* begin Text extract *
Where Are Rates Going Now? Important Deadlines on the Horizon

 
Where Are Rates Going Now?
Important Deadlines on the Horizon

Two years ago, the Washington Post reported that home loan rates shot up to nearly 7% from 6% in less than a week. The volatility demonstrated that week resulted from turmoil in the financial markets and a lack of buyers for mortgage backed securities (MBS).

That volatility continued through November 2008 when the Federal Reserve announced a program designed to lower rates and provide stability to housing. That program has been incredibly successful, driving rates to the lowest levels of all time. However, as this program will end March 31st, people want to know: Where are rates going now?

Looking for Clarity
This month YOU Magazine turns to Barry Habib, Chairman of Mortgage Success Source, for his viewpoint. Mr. Habib has been very accurate in his assessments of both the financial markets and the direction of mortgage rates, providing education and market information to 30,000 home loan professionals across the country.
* end Text extract *
## Description of the task:
Rewrite the mortgage rates article from "Looking for Clarity" to "across the country.", changing "Chairman" to "President".
* begin Material shown *
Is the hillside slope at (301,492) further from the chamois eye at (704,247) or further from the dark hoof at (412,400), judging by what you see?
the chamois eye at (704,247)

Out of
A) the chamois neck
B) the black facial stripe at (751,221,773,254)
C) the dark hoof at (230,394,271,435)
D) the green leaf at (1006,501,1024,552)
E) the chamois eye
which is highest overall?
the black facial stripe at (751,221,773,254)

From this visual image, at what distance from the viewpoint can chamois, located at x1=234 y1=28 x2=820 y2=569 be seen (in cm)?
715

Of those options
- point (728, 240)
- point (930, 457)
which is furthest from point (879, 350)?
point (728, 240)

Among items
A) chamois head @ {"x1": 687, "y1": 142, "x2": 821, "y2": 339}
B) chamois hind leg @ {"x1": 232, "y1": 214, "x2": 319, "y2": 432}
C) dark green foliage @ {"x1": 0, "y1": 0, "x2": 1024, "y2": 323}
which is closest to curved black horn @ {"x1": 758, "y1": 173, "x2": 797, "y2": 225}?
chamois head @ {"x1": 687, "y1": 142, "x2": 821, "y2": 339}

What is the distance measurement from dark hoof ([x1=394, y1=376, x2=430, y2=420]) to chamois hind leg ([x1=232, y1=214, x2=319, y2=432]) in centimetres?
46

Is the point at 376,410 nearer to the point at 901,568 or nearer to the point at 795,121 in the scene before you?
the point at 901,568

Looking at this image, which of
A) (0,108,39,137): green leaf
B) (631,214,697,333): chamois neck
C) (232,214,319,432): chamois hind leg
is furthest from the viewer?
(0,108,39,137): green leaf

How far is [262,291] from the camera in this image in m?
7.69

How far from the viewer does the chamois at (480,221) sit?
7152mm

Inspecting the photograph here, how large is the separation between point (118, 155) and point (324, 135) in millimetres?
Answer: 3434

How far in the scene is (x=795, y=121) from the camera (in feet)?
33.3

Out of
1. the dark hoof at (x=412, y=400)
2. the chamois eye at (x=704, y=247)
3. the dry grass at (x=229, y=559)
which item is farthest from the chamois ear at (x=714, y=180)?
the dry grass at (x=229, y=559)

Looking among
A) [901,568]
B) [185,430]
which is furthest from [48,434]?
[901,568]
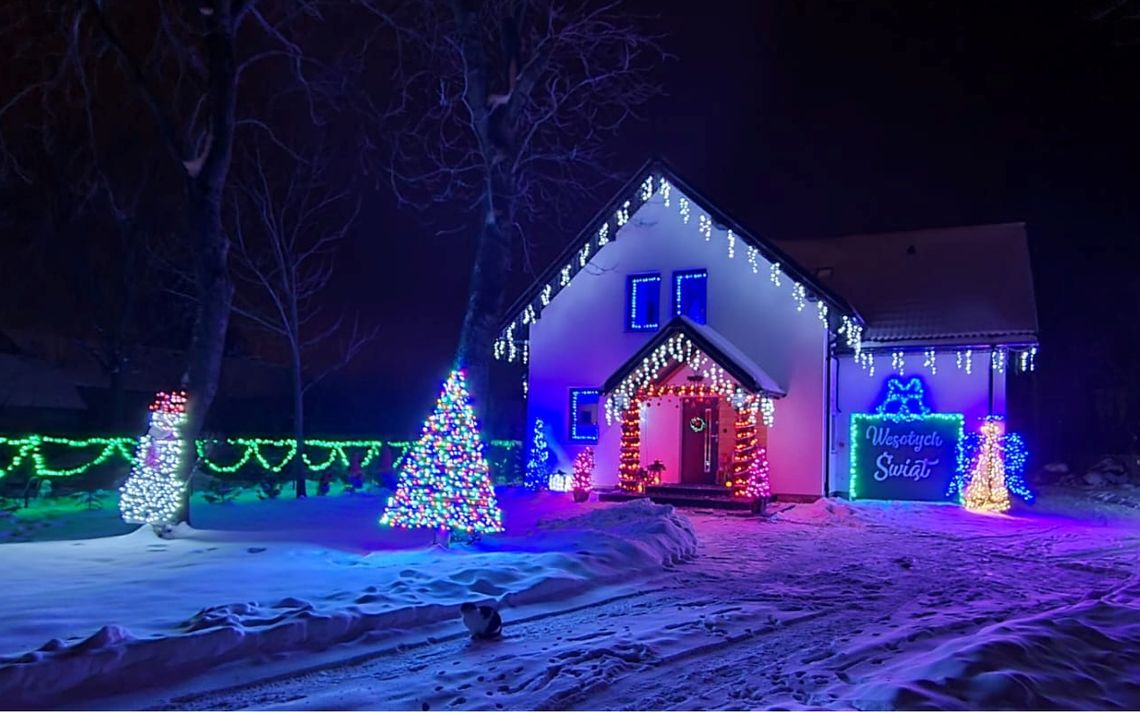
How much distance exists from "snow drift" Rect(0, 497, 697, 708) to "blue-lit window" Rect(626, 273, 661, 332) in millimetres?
10074

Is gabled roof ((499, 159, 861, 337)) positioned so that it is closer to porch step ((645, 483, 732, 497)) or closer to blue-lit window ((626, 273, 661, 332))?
blue-lit window ((626, 273, 661, 332))

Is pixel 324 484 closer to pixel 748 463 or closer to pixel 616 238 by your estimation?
pixel 616 238

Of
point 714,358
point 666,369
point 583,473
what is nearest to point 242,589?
point 714,358

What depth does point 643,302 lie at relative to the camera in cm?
2467

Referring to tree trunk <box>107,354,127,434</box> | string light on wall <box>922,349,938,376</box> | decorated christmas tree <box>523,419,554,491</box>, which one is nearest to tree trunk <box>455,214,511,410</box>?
decorated christmas tree <box>523,419,554,491</box>

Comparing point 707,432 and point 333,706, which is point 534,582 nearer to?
point 333,706

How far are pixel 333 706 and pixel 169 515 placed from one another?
379 inches

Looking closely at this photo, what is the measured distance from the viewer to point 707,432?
76.1 ft

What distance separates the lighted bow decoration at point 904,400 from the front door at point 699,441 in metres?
4.35

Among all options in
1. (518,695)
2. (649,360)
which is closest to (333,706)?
(518,695)

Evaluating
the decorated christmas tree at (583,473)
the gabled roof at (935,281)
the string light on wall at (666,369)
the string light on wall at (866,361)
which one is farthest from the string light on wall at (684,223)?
the decorated christmas tree at (583,473)

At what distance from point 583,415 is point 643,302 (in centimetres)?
378

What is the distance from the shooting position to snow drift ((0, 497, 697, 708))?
20.4 ft

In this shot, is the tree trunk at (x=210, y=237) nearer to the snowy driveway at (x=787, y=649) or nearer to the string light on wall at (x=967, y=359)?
the snowy driveway at (x=787, y=649)
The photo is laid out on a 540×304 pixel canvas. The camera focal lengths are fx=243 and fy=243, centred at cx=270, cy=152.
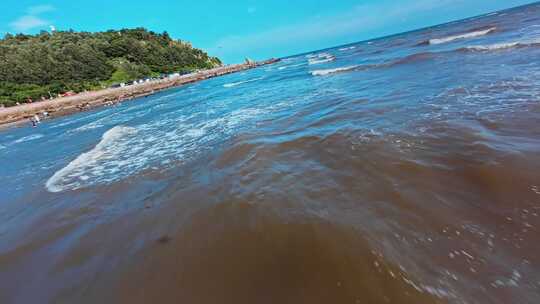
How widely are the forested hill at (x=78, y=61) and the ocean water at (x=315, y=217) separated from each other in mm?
68511

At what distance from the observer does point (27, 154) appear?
13.2 meters

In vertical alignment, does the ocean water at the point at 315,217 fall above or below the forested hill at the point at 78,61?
below

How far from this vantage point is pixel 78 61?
6969cm

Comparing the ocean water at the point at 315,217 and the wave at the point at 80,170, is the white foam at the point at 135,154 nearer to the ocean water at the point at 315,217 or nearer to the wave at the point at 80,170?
the wave at the point at 80,170

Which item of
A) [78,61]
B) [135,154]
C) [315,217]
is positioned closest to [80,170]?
[135,154]

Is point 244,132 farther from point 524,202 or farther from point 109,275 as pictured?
point 524,202

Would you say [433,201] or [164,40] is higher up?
[164,40]

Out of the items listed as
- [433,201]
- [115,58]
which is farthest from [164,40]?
[433,201]

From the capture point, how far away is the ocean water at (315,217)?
2648 millimetres

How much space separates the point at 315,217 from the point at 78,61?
90.4 meters

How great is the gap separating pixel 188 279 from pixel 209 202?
1.80m

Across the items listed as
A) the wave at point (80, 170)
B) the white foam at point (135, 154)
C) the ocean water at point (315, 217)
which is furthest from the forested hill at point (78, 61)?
the ocean water at point (315, 217)

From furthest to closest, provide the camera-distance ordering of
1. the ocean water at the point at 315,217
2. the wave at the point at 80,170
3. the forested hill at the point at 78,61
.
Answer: the forested hill at the point at 78,61 < the wave at the point at 80,170 < the ocean water at the point at 315,217

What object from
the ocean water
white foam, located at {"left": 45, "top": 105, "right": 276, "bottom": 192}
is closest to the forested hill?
white foam, located at {"left": 45, "top": 105, "right": 276, "bottom": 192}
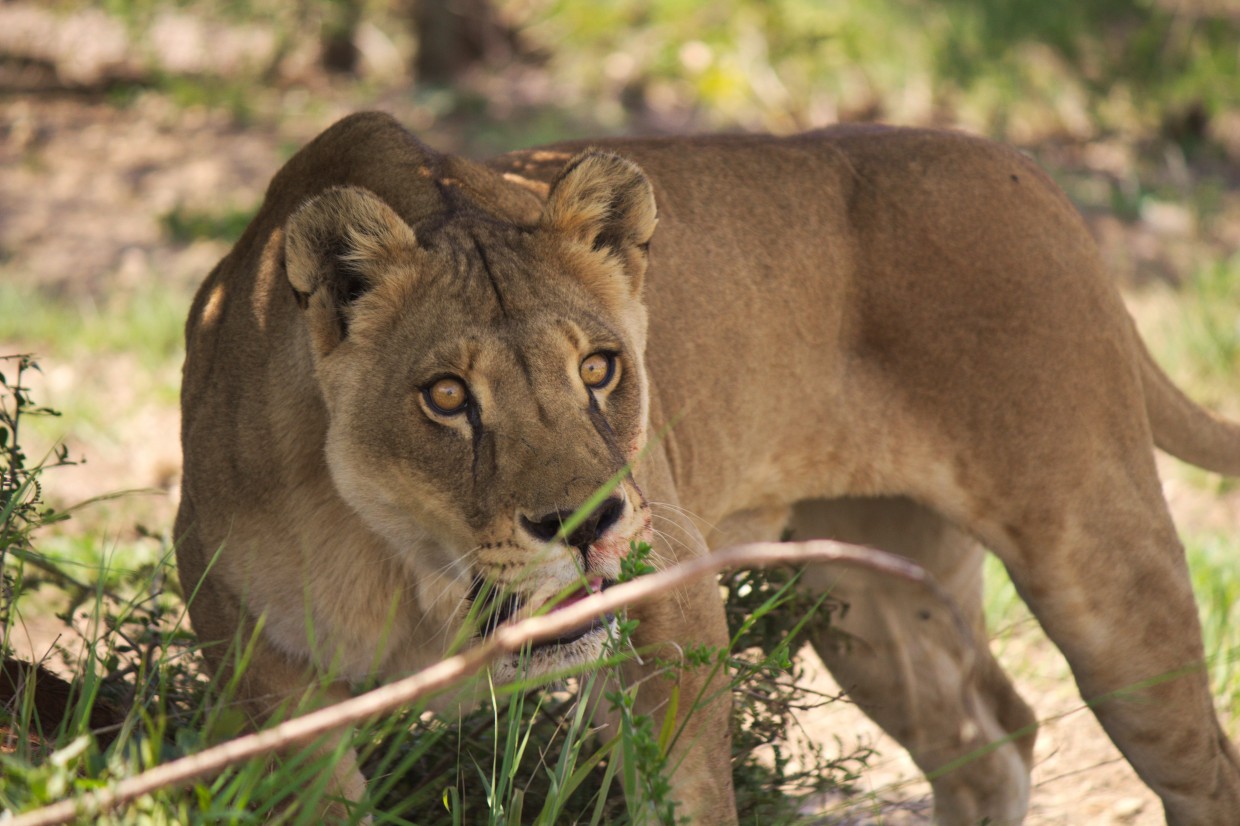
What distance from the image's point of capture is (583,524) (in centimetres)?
246

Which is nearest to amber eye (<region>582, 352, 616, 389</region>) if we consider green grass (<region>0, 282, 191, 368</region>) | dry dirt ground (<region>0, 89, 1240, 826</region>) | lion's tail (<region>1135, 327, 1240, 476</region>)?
dry dirt ground (<region>0, 89, 1240, 826</region>)

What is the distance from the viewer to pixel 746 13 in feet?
37.8

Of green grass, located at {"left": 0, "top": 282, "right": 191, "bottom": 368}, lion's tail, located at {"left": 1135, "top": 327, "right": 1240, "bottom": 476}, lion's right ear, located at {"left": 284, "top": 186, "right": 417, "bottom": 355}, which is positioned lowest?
lion's tail, located at {"left": 1135, "top": 327, "right": 1240, "bottom": 476}

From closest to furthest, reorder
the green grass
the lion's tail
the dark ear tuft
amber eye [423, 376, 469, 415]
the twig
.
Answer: the twig → amber eye [423, 376, 469, 415] → the dark ear tuft → the lion's tail → the green grass

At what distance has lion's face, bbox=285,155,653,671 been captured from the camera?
2.53 m

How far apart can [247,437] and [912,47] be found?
9508mm

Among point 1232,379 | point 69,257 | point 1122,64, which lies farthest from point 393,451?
point 1122,64

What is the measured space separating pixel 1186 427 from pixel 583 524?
8.05 ft

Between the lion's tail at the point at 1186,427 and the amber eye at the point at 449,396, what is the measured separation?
88.0 inches

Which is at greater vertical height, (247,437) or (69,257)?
(69,257)

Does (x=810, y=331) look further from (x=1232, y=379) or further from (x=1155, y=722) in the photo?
(x=1232, y=379)

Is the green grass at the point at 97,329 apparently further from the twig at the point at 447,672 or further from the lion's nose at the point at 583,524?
the twig at the point at 447,672

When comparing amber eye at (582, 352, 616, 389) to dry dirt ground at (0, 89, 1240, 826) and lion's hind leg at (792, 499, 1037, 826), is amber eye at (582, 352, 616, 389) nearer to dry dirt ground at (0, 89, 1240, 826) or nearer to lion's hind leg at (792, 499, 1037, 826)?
dry dirt ground at (0, 89, 1240, 826)

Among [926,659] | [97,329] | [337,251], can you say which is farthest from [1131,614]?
[97,329]
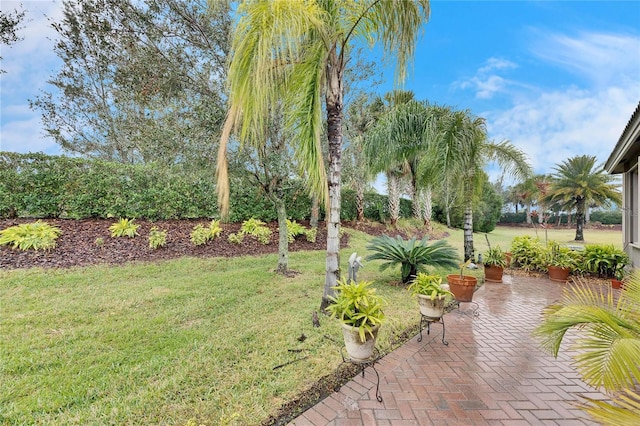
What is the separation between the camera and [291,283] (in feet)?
18.9

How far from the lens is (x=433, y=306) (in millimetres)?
3342

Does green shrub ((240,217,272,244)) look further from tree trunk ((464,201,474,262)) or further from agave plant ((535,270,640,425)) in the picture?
agave plant ((535,270,640,425))

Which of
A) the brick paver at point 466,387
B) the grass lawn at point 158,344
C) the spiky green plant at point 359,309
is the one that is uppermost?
the spiky green plant at point 359,309

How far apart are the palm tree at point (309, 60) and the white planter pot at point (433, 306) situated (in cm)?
118

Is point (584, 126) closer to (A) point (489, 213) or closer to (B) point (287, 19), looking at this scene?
(B) point (287, 19)

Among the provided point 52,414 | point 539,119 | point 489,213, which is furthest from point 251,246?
point 489,213

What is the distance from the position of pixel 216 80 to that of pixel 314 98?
331 centimetres

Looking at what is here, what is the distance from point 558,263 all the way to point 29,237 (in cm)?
1250

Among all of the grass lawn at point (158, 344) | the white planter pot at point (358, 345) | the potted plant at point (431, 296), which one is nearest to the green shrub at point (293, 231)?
the grass lawn at point (158, 344)

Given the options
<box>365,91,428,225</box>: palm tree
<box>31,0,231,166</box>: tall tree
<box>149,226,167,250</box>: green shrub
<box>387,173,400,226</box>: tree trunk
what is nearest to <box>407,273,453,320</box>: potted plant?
<box>31,0,231,166</box>: tall tree

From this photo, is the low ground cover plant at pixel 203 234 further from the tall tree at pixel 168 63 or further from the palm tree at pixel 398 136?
the palm tree at pixel 398 136

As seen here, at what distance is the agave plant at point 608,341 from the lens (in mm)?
1348

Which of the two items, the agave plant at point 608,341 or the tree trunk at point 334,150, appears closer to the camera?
the agave plant at point 608,341

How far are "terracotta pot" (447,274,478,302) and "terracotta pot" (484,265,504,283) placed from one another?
8.26ft
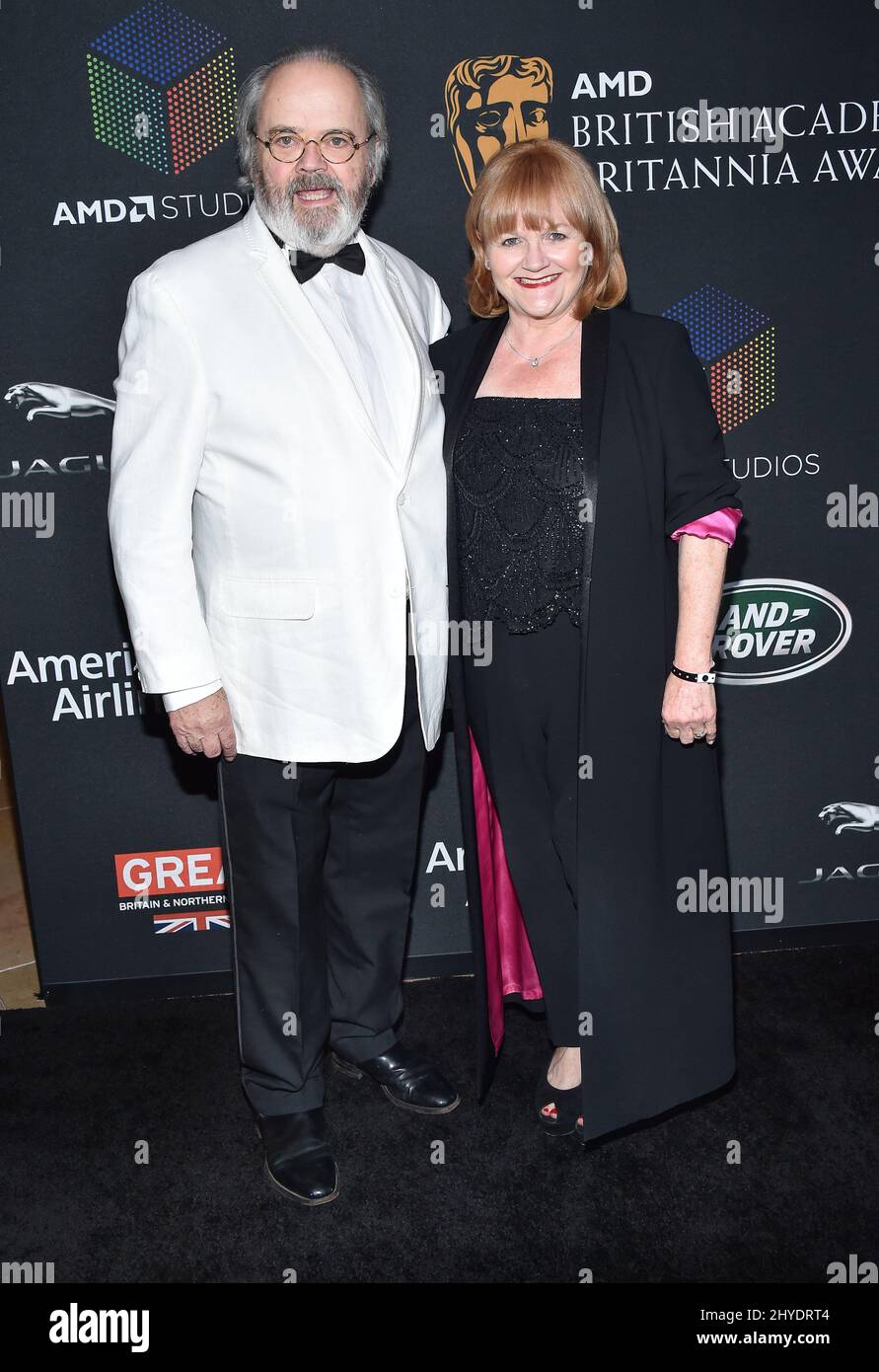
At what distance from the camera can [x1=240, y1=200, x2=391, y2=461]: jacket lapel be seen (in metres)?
2.04

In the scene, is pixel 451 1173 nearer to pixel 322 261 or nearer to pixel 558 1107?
pixel 558 1107

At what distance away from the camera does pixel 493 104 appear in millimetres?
2512

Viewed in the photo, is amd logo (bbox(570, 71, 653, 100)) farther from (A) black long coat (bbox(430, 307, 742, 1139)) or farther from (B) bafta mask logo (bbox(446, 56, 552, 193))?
(A) black long coat (bbox(430, 307, 742, 1139))

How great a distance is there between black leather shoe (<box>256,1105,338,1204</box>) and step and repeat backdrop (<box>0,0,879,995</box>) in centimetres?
71

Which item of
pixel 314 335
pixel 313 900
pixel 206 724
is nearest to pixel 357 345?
pixel 314 335

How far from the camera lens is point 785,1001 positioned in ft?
9.39

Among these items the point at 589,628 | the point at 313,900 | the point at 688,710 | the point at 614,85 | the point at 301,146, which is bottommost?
the point at 313,900

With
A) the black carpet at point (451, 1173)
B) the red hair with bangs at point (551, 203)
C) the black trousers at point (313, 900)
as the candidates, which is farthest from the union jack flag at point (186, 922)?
the red hair with bangs at point (551, 203)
* end Material shown *
## Written answer:
Looking for Clarity
This month YOU Magazine turns to Barry Habib, President of Mortgage Success Source, for his viewpoint. Mr. Habib has been very accurate in his assessments of both the financial markets and the direction of mortgage rates, providing education and market information to 30,000 home loan professionals across the country.